演説開始2分で銃声…安倍元総理亡くなる 警備態勢は十分?専門家解説(2022年7月8日)

街頭演説中に襲撃された安倍元総理が、奈県内の病院で8日午後、亡くなりました。

選挙の応援のため、奈良入りした安倍元総理が、街頭に立ったのは、午前11時半ごろ。演説が始まって2分ほど経ったとき、銃声が2回鳴りました。

銃声がした直後、男は確保されます。山上徹也容疑者(41)が、殺人未遂の疑いで現行犯逮捕されました。

首に銃弾を受けるなど、出血して倒れた安倍元総理は、ドクターヘリで搬送されました。このときすでに重篤な状態で意識はなく、心肺停止だったということです。

現場となった大和西大寺駅は、近鉄の奈良線と京都線が交差する奈良市の中心駅の1つです。選挙ともなれば、ロータリーには、多くの候補者が演説に立ちます。安倍元総理は、駅を背中にして、この場所で演説していて、通りを1本挟んだ駅前ロータリーのあたりで容疑者が確保されました。

山上容疑者が暮らすマンションは、現場から直線距離で約3キロの場所にあります。警察関係者によりますと、山上容疑者は、元海上自衛隊員。2002年に予備自衛官として入隊して、その3年後に退職をしていたそうです。

山上容疑者は「もともと爆弾を作って殺すつもりだった」との内容の供述をしていて、「実験してみたら、自作の爆弾では殺せないことがわかった。それで銃を作り始めた」とも話しているといいます。山上容疑者の隣に住む人は、容疑者の部屋から気になる音を聞いていました。
山上容疑者の隣の部屋に住む人:「木を切るような、完全に手で切っているような音。キコキコいう音だった。ここしばらく音がした」

それが、銃を自作していた音なのでしょうか。捜査関係者によりますと、容疑者は銃のようなものについて、6発の弾丸が入った筒が3本ついていたと話しているそうです。1丁だけではなく、複数あって、今年の春にはできていたということで、計画的な犯行の可能性が高いとみられます。

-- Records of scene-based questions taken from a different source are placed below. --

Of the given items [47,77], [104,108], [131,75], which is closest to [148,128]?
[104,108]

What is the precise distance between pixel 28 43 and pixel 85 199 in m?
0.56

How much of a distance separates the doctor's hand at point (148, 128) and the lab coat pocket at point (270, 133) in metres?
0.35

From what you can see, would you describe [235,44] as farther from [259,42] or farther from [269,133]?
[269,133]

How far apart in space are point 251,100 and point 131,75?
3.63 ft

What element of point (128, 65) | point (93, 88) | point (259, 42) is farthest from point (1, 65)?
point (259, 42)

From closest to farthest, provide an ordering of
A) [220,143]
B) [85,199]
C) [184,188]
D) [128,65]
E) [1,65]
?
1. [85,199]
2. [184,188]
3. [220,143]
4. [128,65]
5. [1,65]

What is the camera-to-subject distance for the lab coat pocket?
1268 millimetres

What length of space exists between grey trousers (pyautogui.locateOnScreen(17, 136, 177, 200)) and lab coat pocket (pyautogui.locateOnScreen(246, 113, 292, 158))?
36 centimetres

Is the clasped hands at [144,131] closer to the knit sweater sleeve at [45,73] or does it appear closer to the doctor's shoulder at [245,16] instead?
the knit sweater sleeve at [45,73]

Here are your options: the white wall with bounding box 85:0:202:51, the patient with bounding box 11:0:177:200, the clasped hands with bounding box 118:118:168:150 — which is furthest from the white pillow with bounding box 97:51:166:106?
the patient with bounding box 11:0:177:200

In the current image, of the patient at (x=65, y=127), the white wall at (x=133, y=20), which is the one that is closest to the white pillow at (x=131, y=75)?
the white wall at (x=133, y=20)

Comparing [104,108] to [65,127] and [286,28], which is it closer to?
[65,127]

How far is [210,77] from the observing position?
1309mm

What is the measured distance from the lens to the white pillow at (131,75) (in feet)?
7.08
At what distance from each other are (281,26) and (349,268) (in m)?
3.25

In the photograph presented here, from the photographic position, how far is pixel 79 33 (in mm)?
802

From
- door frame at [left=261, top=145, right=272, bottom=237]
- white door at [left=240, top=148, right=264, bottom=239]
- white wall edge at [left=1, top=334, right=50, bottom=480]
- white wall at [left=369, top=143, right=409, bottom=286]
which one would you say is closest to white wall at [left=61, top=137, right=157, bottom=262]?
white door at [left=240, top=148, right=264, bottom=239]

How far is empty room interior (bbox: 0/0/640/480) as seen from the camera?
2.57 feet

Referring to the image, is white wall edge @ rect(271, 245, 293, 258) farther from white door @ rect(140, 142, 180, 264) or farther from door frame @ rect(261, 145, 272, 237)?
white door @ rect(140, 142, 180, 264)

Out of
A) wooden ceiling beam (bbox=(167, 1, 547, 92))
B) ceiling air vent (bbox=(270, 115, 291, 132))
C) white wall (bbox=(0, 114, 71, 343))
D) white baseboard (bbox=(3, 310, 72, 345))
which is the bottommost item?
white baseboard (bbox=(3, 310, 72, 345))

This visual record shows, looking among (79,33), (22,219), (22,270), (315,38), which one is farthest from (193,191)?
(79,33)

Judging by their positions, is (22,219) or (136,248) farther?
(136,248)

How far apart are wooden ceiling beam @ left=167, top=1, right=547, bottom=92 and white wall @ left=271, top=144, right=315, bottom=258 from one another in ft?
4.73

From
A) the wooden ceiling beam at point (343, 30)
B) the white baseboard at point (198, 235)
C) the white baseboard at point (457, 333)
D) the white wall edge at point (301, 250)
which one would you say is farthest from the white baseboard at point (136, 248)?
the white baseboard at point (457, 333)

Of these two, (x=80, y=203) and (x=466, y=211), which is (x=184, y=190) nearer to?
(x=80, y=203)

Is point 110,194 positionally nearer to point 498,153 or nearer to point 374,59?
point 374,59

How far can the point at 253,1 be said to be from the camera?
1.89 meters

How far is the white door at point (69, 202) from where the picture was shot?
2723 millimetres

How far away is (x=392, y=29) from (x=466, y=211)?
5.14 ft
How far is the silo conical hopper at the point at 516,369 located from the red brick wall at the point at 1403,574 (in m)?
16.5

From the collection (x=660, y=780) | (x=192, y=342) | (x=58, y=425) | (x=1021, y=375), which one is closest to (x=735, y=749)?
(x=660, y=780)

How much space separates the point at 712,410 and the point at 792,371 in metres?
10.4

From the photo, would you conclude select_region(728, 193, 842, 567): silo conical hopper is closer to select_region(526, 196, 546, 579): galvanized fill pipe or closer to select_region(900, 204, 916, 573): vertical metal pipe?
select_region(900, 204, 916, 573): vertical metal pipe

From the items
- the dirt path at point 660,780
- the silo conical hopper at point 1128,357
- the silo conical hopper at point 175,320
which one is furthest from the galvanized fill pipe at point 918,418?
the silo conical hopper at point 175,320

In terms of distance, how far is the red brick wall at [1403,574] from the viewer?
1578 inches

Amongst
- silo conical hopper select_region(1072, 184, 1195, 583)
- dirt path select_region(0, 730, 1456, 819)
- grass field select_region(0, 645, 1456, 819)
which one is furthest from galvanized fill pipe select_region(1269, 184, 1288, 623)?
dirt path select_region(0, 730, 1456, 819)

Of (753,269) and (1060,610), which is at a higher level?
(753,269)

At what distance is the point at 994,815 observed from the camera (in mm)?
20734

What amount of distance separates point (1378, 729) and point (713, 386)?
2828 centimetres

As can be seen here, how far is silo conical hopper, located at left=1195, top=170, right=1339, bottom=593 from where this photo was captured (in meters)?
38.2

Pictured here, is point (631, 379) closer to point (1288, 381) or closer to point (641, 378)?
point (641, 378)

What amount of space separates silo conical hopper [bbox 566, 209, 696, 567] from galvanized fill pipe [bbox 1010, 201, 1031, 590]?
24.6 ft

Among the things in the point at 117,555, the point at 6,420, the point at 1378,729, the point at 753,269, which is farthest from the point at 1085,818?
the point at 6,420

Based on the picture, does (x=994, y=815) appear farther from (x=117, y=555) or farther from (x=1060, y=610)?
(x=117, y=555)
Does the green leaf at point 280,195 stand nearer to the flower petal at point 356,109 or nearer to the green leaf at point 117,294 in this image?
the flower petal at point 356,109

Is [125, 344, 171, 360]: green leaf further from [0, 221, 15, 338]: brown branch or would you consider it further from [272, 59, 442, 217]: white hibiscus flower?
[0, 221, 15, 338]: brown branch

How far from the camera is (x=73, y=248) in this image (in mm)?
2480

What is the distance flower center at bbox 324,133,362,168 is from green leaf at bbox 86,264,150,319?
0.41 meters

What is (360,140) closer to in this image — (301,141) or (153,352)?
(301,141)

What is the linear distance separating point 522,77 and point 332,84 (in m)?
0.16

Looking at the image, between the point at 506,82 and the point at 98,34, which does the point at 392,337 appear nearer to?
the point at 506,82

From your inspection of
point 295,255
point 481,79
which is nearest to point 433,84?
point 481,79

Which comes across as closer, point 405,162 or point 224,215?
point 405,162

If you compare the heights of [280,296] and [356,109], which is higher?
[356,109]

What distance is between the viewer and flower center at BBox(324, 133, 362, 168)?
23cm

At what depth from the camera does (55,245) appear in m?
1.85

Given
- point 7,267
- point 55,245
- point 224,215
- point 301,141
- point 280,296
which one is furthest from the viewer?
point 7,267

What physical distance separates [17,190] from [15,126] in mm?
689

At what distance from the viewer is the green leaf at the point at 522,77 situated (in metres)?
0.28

また、山上容疑者は容疑を認めていて、「殺そうと思ってやった」「政治的信条以外の、安倍元総理の態度に不満をもっていた」といった趣旨の供述をしているということです。

自民党関係者によりますと、安倍元総理は当初、長野に選挙応援にいく予定にしていたそうです。それを7日夕方に変更して、奈良に行くことを決めたといいます。

安倍元総理の妻・昭恵さんは午後5時前に、病院に到着しました。その後、病院の会見が始まりました。
奈良県立医科大学付属病院・福島英賢教授:「本日12時20分に搬送され、病院到着時、心肺停止状態。蘇生処置をしたが、残念ながら5時3分にお亡くなりになられた。けい部2か所の銃創があり、心臓、および大血管の損傷による心肺停止と考えられる。(Q.傷の深さは)心臓にまで到達する深さと理解いただけたら」
手術は4時間半に及びました。死因は失血死だったそうです。

岸田総理:「どうか一命を取り留めていただきたいと祈っておりましたが、祈りもむなしく、こうした訃報に接することになってしまったことは、誠に残念であり、言葉もありません。心よりご冥福をお祈りしたいと思います。民主主義の根幹たる選挙が行われているなか、安倍元総理の命を奪った卑劣な蛮行が行われた。断じて許せるものではなく、最も強い言葉で、改めて非難を申し上げます」

◆元埼玉県警の佐々木成三さんに聞きます。

(Q.自作の銃をつくっていたことが明らかになっています。こうした点から、どのようなことを感じますか)
多数の凶器が押収されていること。長い間、安倍元総理を狙っていたということ。計画的に狙っていた。しかもいろいろな凶器があるなかで、一番、殺傷能力のある銃を持って行った可能性があると感じています。また、いろいろな凶器の試し打ちをしたりしていて、この銃が5メートルの近距離でないと殺傷能力がないと把握したうえで、犯行をしていると感じています。

(Q.警備態勢について、どう思いますか)
刃物による襲撃、拳銃による襲撃も踏まえて、防弾盾を用意したり、十分な警護態勢をしていたと県警は思っていたと思うのですが、結果として、警護対象者である安倍元総理が亡くなるという最悪な結果になったという事案を踏まえると、警護態勢、対策は見直していただきたいと思います。